Large Thread Size prevents Kernel from running

I have been coding my first CUDA program on a GTX 470 and have been using

#define NUM_THREADS ###

Where ### is a number I vary while I am debugging. I have been able to get the Kernel to work correctly using small thread sizes (much easier to debug). However as I increase it to 1024 or 512 … 64 the Kernel does not appear to launch. I even put a printf(“hi”) right at the top of the kernel. Nothing. If I decrease the size it works again and prints out “hi!”. I tallied up all my global memory and even at 1024 threads (max) I am barely using 128 MB global memory. I do use a lot of registers in the kernel (which I am trying to eliminate), but I thought that if there were too many registers to fill the SM, it would just schedule less (i.e. max threads per SM is 1024, but because lots of registers are used it would only be 256 threads per SM or something). Is that correct?

I have also noticed during debugging that if a Kernel address goes out of bounds it appears to stop (crash?) the Kernel. Is that what happens when an out of bounds or unallocated address is used in the Kernel?

I am furiously checking all my Kernel addresses for validity, but just wanted to see if there was something else going on here.



The number of blocks per SM is indeed automatically reduced if there aren’t enough registers available. However, once the number of blocks per SM drops below one, the kernel cannot be launched anymore.

Also, you probably want to get into the habit of checking the return codes on CUDA functions, which will tell you directly if a kernel has failed to launch.

Thanks for all the help! This is my first program and there is a TON to learn.

I am writing a Genetic Algorithm which means I need to synchronize the members each iteration so I can sort them and then do the appropriate stuff to them. My original idea was to put the members in a single block (max size = 1024 which is fine) and have them collaborate using shared memory and __snycthreads(). It appears now that I can’t get a manageable size of registers so that idea isn’t working out so great. I would like to use blocks, but I am unsure how to sync them every iteration so I can sort the data set.

I believe kernel invocation is very lightweight. Is this an appropriate way to synchronize blocks?
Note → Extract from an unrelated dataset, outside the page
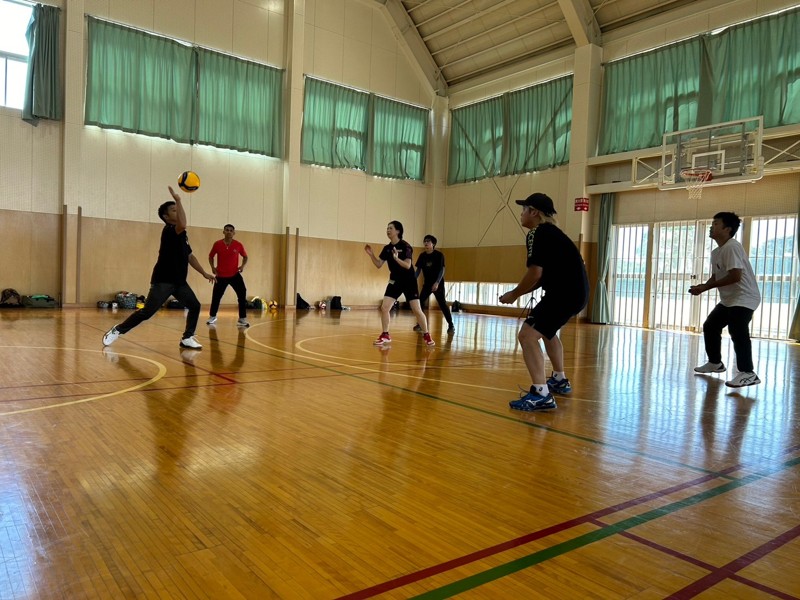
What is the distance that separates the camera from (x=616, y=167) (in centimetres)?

Is there a better way?

loop {

foreach(block) {

someKernel<<<dimGrid,dimBlock>>>();  // processes each block's piece of the data out of a BIG global memory chunk


sync(); // If I remember correctly the CPU keeps executing until it sees a blocking function like CudaMemCpy()

anotherKernel<<<dimGrid2,dimBlock2>>>(); // Sorts the global chunk of memory

} while(data not converged);

Is there a way to sync blocks in Compute 2.x? I know there isn’t in Compute 1.x.

On that subject, I have the book by Hwu & Kirk and have read some of the other class notes and other online resources. Many of them assume a Compute 1.x device and techniques for dealing with Compute 1.x limitations (like lack of cache). Is there a set of Compute 2.x resources that detail the upgrades in Compute 2.x and how to best take advantage of them?



Multiple kernel invocations are indeed the way to go, as there is no inter-block synchronization.

I notice you have

foreach(<b>block</b>) {

    someKernel<<<dimGrid,dimBlock>>>(); // processes each block's piece of the data out of a BIG global memory chunk


if by block above you mean a cuda block of threads then you can launch them all at once, without the foreach, and it will run faster.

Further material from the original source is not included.